## Yazı alıntısı
Hak ve hürriyetleri daraltan anayasa düzenlemeleri
Prof. Dr. Hasan Fehim Üçışık
İstanbul Yeni Yüzyıl Üniversitesi Öğretim Üyesi Türkiye’de 1982 Anayasasının insan haklarına ilişkin düzenlemeleri ivedilikle yürürlükten kaldırılmalı, din hürriyeti gereği gibi tanınmalı, sosyal hizmet ve yardımlar konusu, kanunlara bırakılmayıp vatandaşlarımıza, gerekli bütün haklar tanınmalıdır. Anayasada temel hak ve hürriyetler, milletlerarası belgelerde öngörülenlerden çok farklı düzenlemiş, bazı temel hakları açıkça tanınmamış, bazıları ise daraltılmıştır. Anayasada din hürriyeti çok önemli ölçüde kısıtlanmıştır. Türkiye’de yeni bir anayasa için tartışmalar devam etmektedir. Hâlihazırda yürürlükte olan 1982 Anayasası ise temel hak ve hürriyetleri uluslararası belgelerde öngörülenlerden çok farklı düzenlemiş, bazı temel hakları açıkça tanımamış, bazılarını daraltmıştır. 1982 Anayasası, kişilerin ve ailelerin refahının sağlanması gerektiğini belirtmiş ama İnsan Hakları Evrensel Bildirgesinde yer alan, “herkesin, kendisi ve ailesi için, yiyecek, giyim, konut ve tıbbi bakım ve gerekli sosyal hizmetler dâhil olmak üzere, sağlığını ve refahını temin edecek bir hayat seviyesine hakkı olduğu” şeklindeki hükmü alıntılamamış, eş değer bir düzenleme de yapmamıştır.
ÇALIŞMA HÜRRİYETİ DEĞİL, ÇALIŞMA MECBURİYETİ
1982 Anayasası, çalışanların korunmasını ve hayat seviyelerinin yükseltilmesini öngörmüş, fakat İnsan Hakları Evrensel Bildirgesinde yer alan “çalışanların, kendilerine ve ailelerine insan haysiyetine uygun bir yaşayış sağlayan, elverişli bir ücrete hakkı olduğu” şeklindeki hükmü alıntılamamış ve eş değer bir düzenleme yapmamıştır. Bu durumda, yıllarca emek gelirleri, aile geçindirecek düzeyde belirlenmemiş; çocuklar, emekliler ve küçük çocuklu kadınlar bile isteksiz olarak iş aramak ve çalışmak zorunda bırakılmıştır. Ülkemizde “çalışma hürriyeti”, “çalışma zorunluluğuna” dönüşmüştür. Öte yandan asgari ücret, çeşitli yerleşim yerlerinde geçim şartlarının çok farklı olduğu dikkatle alınmadan tek bir miktar olarak belirlenmiş, bazen hesaplama yapılmadan enflasyon oranı esas alınmıştır. Neticede çalışanların büyük bir kısmı aile geçindirecek ücret elde edememiştir. Oysa, 1982 Anayasası herkesin refah ve mutluluğu sağlamayı ve ailenin korunmasını öngörmektedir. 1996 tarihli Avrupa Sosyal Şartına göre, taraf devletler, çalışanlara en az 4 haftalık ücretli yıllık izin imkânı sağlamayı taahhüt ederler. 1982 Anayasasına göre, bağımlı çalışanların yıllık ücretli izin hakları ve şartları kanunla düzenlenir.

## Mevcut satırlar
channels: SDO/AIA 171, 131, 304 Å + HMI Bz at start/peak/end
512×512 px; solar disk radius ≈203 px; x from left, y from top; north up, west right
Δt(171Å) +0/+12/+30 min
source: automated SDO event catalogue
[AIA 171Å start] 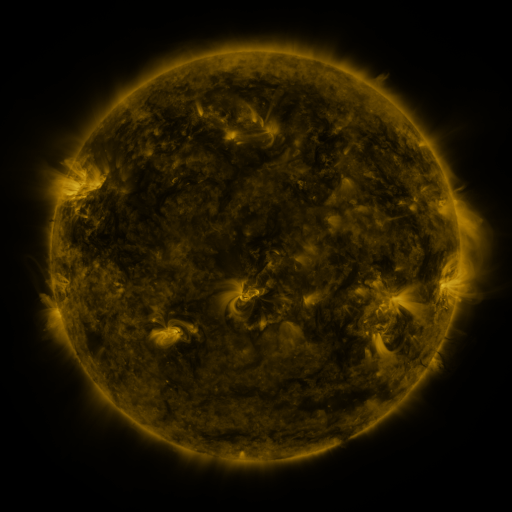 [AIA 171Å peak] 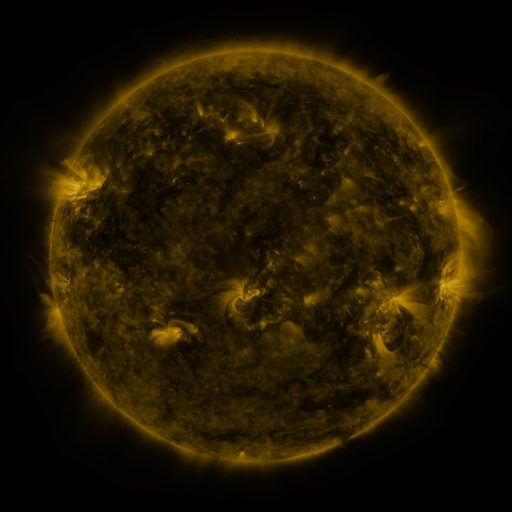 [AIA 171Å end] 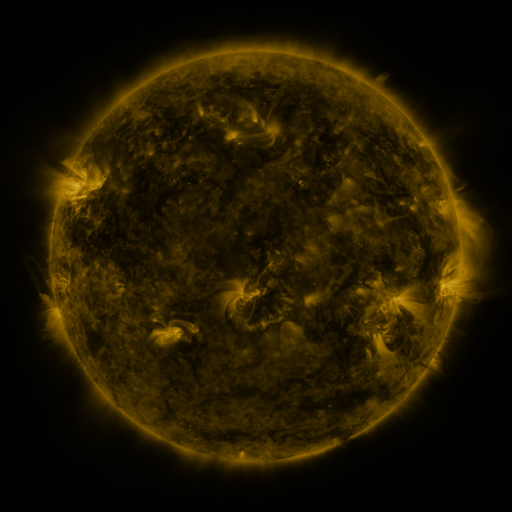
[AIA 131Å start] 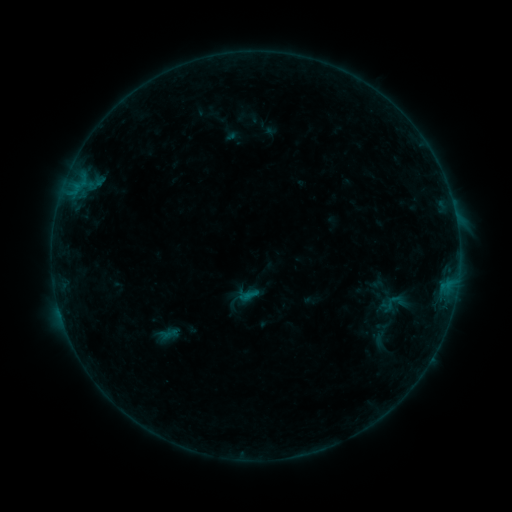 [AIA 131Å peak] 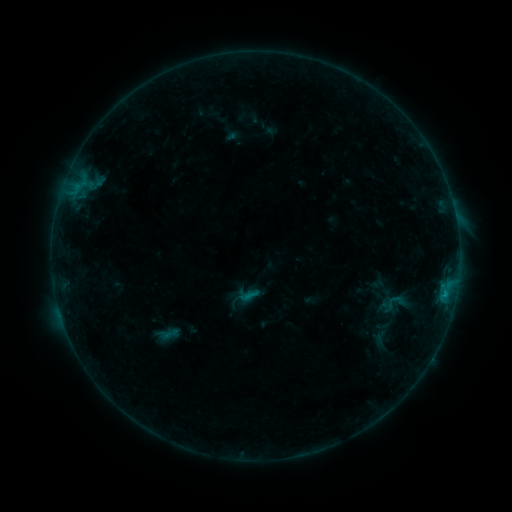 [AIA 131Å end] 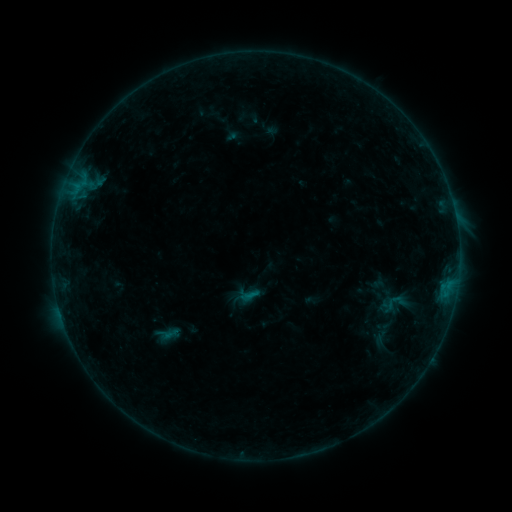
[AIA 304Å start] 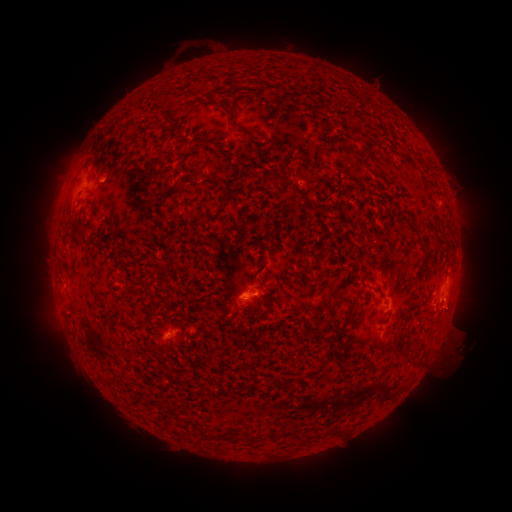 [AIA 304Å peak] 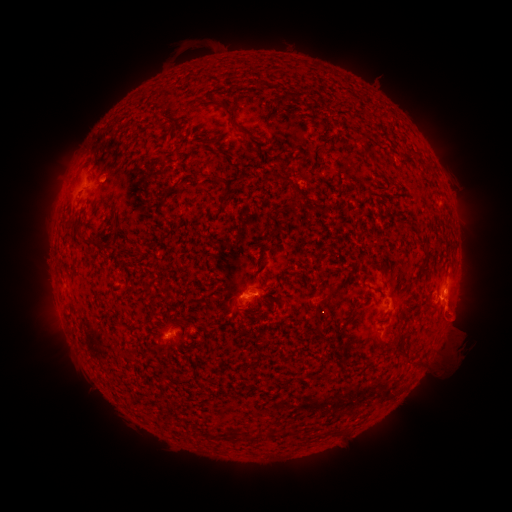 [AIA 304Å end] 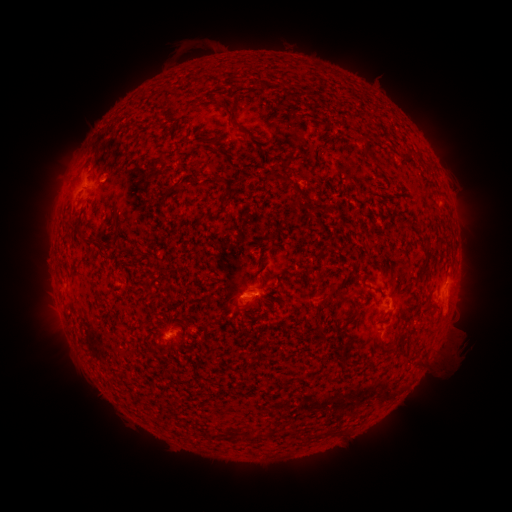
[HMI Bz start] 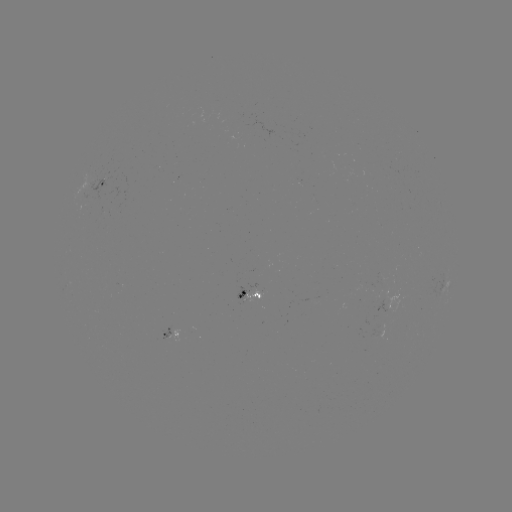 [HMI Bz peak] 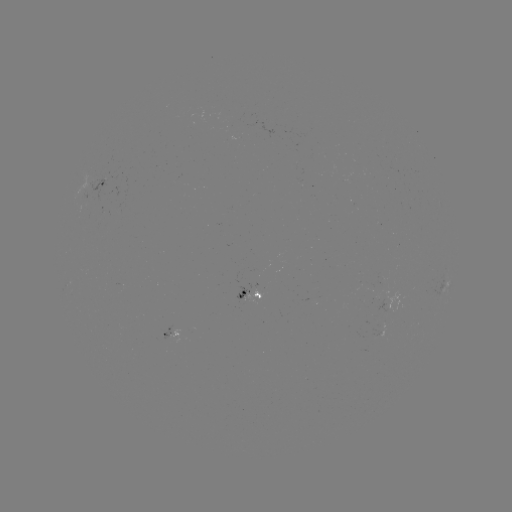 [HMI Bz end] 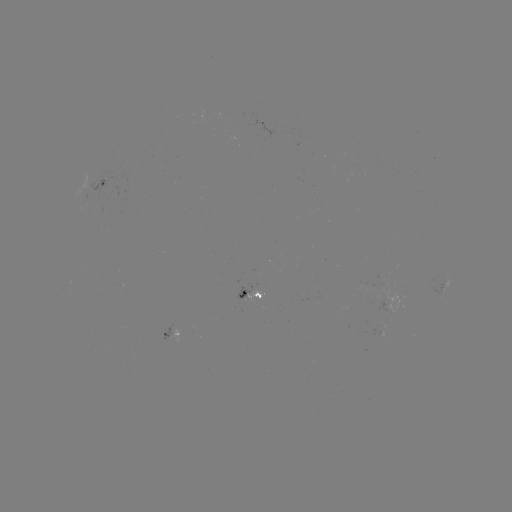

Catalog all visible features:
B6.8 flare: (443, 293)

## Alıştırma 1
Anayasa yazısına göre, 1996 tarihli Avrupa Sosyal Şartı uyarınca taraf devletler çalışanlara en az kaç haftalık ücretli yıllık izin sağlamayı taahhüt eder?
## Alıştırma 2
Güneş açıklama satırlarının en başından başlayıp "source: automated SDO event catalogue" ifadesini içeren satırla biten kısmı, iki ucu da dâhil olmak üzere, hiçbir değişiklik yapmadan geri verin.
Anayasa yazısı ile güneş açıklama satırları birbirinden bağımsız malzemelerdir.

## Tam çözüm 1
En az 4 haftalık ücretli yıllık izin.

## Tam çözüm 2
channels: SDO/AIA 171, 131, 304 Å + HMI Bz at start/peak/end
512×512 px; solar disk radius ≈203 px; x from left, y from top; north up, west right
Δt(171Å) +0/+12/+30 min
source: automated SDO event catalogue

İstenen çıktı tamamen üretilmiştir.